登録:2018-01-10 21:56 修正:2018-01-11 08:51
29日からコンビニ等5つの業種
賞与金の基本給化、労働者の同意が必要
書類上の休憩時間、働いたら賃金支給
3週間のキャンペーン後直ちに司法処理
「最低賃金引上げの無力化は許さない」建国大、慶熙大、高麗大、成均館大、ソウル市立大、延世大、梨花女子大、仁川大、中央大、韓国外大、弘益大の学生たちが8日午前、ソウル西大門区の延世大正門前で「賃金引上げ効果の無力化に対抗する大学非正規労働者の闘争支持記者会見」を行なっている//ハンギョレ新聞社

 賞与金を基本給に含み込む、休憩時間を増やして働かせる、人件費を減らすためとして解雇するなど、最低賃金の負担を避けようとする使用者の“小細工”がさまざまな形で現れている。 これに対し雇用労働部は、今月29日から3月末までの2カ月間、最低賃金違反事業場に対する集中点検に乗り出すと8日明らかにした。 今回の点検は最低賃金違反が頻繁なアパートおよびビル管理業(警備)やコンビニ・ガソリンスタンド・飲食店・スーパーマーケットの5つの業種を主要対象とする。 これら5つの業種は最低賃金関連の陳情が多く提起される分野に挙げられる。

■ 賞与金の基本給化、労働者の同意が必要

 最近、最低賃金の算入範囲と関連して議論が起こりもした「賞与金の基本給化」について、雇用労働部は労働者の同意がなければ不法と見た。 これは最低賃金引上げに伴う人件費負担を減らそうとする使用者側が最もよく活用するやり方でもある。 賞与金を一部減らしてその縮小分だけ基本給を上げて最低賃金法定基準を越える方法がある。 また、6カ月に一度支給していた賞与金を割って毎月定期的に支給するように替え、賞与金全体を最低賃金算入範囲に含めるやり方もある。 このようにすれば賃金を全く上げなくとも最低賃金基準を守ることができる。

------------------------------------------------------------------------

[記述課題]
A - 最低賃金の記事にある次の一文を英語に訳してください：「これら5つの業種は最低賃金関連の陳情が多く提起される分野に挙げられる。」
B - 最低賃金の記事を、最後の文の次から引き継いで書き進めてください。
このあとのエントリーは見なくても大丈夫です。

------------------------------------------------------------------------

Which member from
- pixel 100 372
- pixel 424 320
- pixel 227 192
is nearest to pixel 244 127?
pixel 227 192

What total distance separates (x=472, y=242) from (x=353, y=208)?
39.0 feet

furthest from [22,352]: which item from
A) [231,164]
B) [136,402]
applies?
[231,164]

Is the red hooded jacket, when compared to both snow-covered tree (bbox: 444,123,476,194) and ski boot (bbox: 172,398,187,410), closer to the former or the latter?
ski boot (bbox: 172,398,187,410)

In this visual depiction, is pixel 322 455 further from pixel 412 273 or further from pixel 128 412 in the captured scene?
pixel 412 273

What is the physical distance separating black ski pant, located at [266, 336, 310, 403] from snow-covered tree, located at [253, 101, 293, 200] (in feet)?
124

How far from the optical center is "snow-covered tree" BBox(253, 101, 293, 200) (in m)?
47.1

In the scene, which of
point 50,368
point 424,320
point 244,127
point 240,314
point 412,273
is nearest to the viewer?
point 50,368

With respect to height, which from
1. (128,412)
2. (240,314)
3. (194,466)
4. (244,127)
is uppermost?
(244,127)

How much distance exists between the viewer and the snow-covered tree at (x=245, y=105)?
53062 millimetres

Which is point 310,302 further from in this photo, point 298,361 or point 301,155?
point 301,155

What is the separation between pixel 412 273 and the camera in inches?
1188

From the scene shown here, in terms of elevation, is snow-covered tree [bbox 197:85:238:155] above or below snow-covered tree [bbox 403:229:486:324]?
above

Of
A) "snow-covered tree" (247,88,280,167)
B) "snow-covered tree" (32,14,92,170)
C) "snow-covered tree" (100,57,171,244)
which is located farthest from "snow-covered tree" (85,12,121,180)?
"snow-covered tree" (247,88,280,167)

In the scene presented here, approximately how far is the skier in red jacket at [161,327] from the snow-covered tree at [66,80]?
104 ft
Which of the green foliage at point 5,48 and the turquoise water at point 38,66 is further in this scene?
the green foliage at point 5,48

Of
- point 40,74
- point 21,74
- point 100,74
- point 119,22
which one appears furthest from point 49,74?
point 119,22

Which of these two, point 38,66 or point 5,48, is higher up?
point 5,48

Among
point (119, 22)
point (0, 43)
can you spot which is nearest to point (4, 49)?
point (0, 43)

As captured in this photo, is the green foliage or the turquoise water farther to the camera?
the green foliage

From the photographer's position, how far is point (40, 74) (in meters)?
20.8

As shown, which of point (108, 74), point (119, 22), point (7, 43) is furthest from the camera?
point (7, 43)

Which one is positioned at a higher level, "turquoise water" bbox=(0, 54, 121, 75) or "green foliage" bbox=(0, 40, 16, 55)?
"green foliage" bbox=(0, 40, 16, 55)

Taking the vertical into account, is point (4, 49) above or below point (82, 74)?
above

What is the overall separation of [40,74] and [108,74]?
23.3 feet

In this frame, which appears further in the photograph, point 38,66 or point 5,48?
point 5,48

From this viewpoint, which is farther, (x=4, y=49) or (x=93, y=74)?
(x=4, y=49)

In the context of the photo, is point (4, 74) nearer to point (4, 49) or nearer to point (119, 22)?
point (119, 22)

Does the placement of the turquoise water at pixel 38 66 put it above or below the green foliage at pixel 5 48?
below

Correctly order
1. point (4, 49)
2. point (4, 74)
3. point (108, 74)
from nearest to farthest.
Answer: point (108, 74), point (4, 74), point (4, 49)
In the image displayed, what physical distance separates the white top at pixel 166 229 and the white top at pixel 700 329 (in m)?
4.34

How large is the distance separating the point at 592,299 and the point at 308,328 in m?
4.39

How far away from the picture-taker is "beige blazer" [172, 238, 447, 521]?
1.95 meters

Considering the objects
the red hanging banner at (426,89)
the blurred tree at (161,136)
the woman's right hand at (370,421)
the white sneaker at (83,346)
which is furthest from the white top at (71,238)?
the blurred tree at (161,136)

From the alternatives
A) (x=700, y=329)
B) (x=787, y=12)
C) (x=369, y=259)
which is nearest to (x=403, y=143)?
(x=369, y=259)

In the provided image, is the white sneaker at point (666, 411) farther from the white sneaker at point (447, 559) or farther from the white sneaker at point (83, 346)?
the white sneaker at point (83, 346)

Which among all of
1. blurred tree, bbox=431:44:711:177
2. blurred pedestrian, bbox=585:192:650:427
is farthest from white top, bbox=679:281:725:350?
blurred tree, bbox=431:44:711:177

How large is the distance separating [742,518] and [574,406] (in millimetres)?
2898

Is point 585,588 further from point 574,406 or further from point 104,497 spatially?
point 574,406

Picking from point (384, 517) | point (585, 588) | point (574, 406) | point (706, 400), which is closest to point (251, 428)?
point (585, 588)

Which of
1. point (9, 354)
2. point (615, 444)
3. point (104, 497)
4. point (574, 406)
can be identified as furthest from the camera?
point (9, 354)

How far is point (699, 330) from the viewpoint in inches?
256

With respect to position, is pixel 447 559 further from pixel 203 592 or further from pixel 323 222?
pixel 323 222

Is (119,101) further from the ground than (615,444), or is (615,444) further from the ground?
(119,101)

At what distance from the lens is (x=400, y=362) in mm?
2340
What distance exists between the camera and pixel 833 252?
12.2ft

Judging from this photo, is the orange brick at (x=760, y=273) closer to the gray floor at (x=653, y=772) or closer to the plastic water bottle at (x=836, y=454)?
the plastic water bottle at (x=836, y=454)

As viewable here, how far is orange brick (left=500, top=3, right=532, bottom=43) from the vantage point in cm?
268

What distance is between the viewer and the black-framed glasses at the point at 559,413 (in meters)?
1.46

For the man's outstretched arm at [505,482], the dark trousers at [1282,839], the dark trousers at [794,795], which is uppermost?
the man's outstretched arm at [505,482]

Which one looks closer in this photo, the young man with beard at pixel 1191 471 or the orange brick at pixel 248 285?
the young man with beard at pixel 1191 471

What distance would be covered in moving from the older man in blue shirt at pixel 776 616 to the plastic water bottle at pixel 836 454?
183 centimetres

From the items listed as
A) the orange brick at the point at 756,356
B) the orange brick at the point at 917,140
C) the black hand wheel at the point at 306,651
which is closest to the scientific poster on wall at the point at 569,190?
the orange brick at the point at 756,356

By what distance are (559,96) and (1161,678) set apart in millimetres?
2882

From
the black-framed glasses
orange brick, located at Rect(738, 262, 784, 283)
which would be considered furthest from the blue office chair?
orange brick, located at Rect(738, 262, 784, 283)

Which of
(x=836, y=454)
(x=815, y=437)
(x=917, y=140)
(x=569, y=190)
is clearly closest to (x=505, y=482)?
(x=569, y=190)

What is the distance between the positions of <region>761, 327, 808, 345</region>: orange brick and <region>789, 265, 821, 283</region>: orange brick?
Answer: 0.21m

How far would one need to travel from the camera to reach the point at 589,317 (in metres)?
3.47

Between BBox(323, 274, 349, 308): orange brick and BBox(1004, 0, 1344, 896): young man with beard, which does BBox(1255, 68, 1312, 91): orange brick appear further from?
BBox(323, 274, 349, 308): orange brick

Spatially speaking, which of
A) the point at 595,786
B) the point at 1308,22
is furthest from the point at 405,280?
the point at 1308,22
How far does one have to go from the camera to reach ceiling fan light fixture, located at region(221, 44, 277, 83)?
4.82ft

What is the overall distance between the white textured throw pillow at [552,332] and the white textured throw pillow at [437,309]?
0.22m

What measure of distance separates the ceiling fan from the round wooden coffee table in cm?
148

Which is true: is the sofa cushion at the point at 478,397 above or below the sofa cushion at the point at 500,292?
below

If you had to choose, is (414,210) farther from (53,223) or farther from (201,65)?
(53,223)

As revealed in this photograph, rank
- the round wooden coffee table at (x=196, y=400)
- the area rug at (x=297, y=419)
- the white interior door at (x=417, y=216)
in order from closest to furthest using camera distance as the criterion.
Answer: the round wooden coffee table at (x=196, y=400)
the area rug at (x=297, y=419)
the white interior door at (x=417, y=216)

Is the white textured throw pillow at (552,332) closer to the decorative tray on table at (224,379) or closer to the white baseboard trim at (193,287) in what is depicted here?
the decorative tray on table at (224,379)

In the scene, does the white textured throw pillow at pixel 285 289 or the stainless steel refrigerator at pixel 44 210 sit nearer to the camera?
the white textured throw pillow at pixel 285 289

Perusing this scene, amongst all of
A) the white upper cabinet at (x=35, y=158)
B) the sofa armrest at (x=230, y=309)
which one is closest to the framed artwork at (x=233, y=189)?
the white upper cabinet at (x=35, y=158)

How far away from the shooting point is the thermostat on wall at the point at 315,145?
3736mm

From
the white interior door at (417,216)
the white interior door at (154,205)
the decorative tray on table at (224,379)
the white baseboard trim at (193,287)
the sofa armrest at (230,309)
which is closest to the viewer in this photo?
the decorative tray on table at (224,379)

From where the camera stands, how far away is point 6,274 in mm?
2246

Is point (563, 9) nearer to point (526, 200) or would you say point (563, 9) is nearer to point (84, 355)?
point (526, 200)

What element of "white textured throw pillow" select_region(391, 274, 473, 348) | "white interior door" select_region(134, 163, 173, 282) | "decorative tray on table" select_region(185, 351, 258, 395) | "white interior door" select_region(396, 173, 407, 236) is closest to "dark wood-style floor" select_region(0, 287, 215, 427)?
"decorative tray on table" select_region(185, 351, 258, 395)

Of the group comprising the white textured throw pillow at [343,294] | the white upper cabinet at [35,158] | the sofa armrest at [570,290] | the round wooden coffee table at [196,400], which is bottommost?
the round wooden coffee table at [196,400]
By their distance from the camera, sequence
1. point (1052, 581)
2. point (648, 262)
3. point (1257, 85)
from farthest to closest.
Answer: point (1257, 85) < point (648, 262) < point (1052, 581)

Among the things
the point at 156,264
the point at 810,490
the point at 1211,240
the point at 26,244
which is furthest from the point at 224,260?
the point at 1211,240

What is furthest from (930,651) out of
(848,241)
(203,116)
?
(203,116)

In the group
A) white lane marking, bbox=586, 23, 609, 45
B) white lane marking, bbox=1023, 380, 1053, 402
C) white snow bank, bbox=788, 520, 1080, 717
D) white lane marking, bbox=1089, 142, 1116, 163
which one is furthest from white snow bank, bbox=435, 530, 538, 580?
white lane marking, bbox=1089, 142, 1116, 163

------------------------------------------------------------------------

[課題の解答]
A - These five industries are counted among the fields in which many petitions related to the minimum wage are filed.

B -
 これについて雇用部は、賞与金縮小あるいは支給周期変更が「就業規則の不利益変更」に該当するため、労働基準法第94条により労働者の半分以上で組織された労組の同意が必要であると指摘した。 過半数労組がなければ労働者の半分以上の同意を得なければならない。食費・交通費など固定で支給されていた福利厚生費も労働者の同意なしに使用者が一方的に廃止することはできない。

■ 書類上の休憩時間、働いたら賃金支給

 雇用部は休憩時間延長の小細工も違法となり得ると判断した。 最低賃金引上げ以後、警備業などでは書類上でのみ休憩時間を増やして賃上げ幅を減らし、仕事は同一にさせるやり方の便法が現れた。

 労働基準法第54条により、休憩時間とは労働者が使用者の指示から脱して自由に使うことのできる時間を称する。 休憩時間にも実質的に業務をしたならば、これは勤務時間と認められて賃金が支給されなければならない。 賃金をもらえなければ地方雇用労働庁に使用者を相手に陳情や告訴を提起することができる。 実際に業務から自由になる“本当の”休憩時間を延長するにしても、労働者の同意を得て労働契約書を変更しなければならない。

バイト労組の会員たちが大統領府前で最低賃金1万ウォンのための1万ウォンキャンプ開始の記者会見を行なっている//ハンギョレ新聞社

■ 3週間のキャンペーン期間後“小細工”は司法処理

 このほかに、見習い期間制度の便法的活用、人件費節減のための労働者解雇、福利厚生費廃止なども違法に該当する。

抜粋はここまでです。